CYD is a practice grounded in positive youth development, using creativity as the pathway through which young people build belonging, skills, and confidence to lead. It integrates creative inquiry with youth development principles, supporting identity formation, systems awareness, and collective problem-solving. Research consistently shows that sustained participation in high-quality creative programs strengthens self-efficacy, communication, and social connection — capacities that are essential, not incidental, in policymaking contexts.

CYD functions as upstream civic infrastructure. It prepares young people to engage institutions before they enter formal decision-making spaces, while modeling the very behaviors — listening, co-creation, iteration — that institutions themselves seek to embed.

What Creative Youth Development Offers Institutions

While CYD is most often discussed in terms of youth outcomes, its institutional value is equally significant. In an era of declining trust and rapid change, CYD offers a practical framework for renewal.

First, it helps institutions renew legitimacy by embedding cultural expression, storytelling, and lived experience into policy processes — enabling institutions to listen in ways that feel authentic rather than technocratic. This bridges policy intent and public meaning.

Second, CYD provides a disciplined mechanism for creativity inside bureaucratic systems. Unlike ad hoc innovation labs, it normalizes experimentation and learning as ongoing practice, grounded in real constituencies and anchored in equity and inclusion.

Third, CYD offers a tested model for power-aware participation. It addresses who sets agendas, whose knowledge counts, and how voice translates into authority — moving beyond symbolic engagement toward shared accountability.
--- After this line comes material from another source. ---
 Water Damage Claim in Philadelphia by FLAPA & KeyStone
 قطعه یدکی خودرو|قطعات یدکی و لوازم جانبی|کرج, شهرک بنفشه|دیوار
Finally, CYD brings a developmental lens to systems change, recognizing that trust and civic habits form over time; that identity shapes how policies are experienced; and that reform is cumulative, not episodic.

In short, Creative Youth Development does more than prepare young people for civic life. It helps institutions become more adaptive without abandoning their values.
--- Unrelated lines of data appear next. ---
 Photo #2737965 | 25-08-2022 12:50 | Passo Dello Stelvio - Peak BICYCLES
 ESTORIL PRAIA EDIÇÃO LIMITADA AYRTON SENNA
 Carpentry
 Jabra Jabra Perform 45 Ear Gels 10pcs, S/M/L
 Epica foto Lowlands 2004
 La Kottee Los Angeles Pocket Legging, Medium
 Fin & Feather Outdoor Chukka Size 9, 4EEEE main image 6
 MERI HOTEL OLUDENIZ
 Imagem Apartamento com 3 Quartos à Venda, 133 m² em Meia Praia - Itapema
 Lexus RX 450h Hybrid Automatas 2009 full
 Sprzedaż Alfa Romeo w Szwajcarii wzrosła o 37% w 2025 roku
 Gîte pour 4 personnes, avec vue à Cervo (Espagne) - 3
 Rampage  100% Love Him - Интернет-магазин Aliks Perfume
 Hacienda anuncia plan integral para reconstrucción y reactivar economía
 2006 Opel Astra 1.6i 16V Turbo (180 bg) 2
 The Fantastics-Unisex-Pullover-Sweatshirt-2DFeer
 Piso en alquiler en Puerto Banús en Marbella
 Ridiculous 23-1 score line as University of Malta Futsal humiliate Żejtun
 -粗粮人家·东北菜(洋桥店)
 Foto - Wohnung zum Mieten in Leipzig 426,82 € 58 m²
Burberry Inspire program participants
Photo courtesy of Pia Saunders Campbell

Burberry Inspire: What Preparation Looks Like at Scale

The Burberry Inspire program illustrates how Creative Youth Development can operate at global scale. Developed through a partnership between The Burberry Foundation and the International Youth Foundation (IYF), the program integrates creative practice — storytelling, design, performance — with mentoring and collaboration across multiple countries.

Evaluations show gains in self-efficacy, aspiration, and a sense of agency — foundational capacities that underpin later civic participation and leadership. The program's significance lies less in immediate policy outcomes than in what it enables upstream: investing in readiness before young people are asked to navigate policy systems directly.

From Creative Practice to Civic Capacity

Creative practice does not turn young people into policy experts overnight. What it builds is civic capacity: confidence, curiosity, and competence to engage complex systems over time. Creative spaces are often where young people first practice collective problem-solving, grapple with ambiguity, and negotiate difference — experiences that closely mirror policymaking itself.

CYD does not replace youth councils or advisory bodies; it strengthens the conditions — and pathways — that allow those mechanisms to work. It expands who feels entitled — and equipped — to shape shared futures.

What Institutions and Funders Should Do Next

If the past decade focused on getting young people into policy conversations, the next must focus on ensuring those conversations matter. That requires treating youth development as part of the policy ecosystem, investing in institutional readiness, and evolving success metrics beyond participation counts.

Youth preparation without institutional change leads to frustration. Institutional reform without youth readiness leads to symbolism. Real partnership depends on doing both — together and over time.

Young people are ready. The invitation now is for institutions to meet them there — and invest accordingly.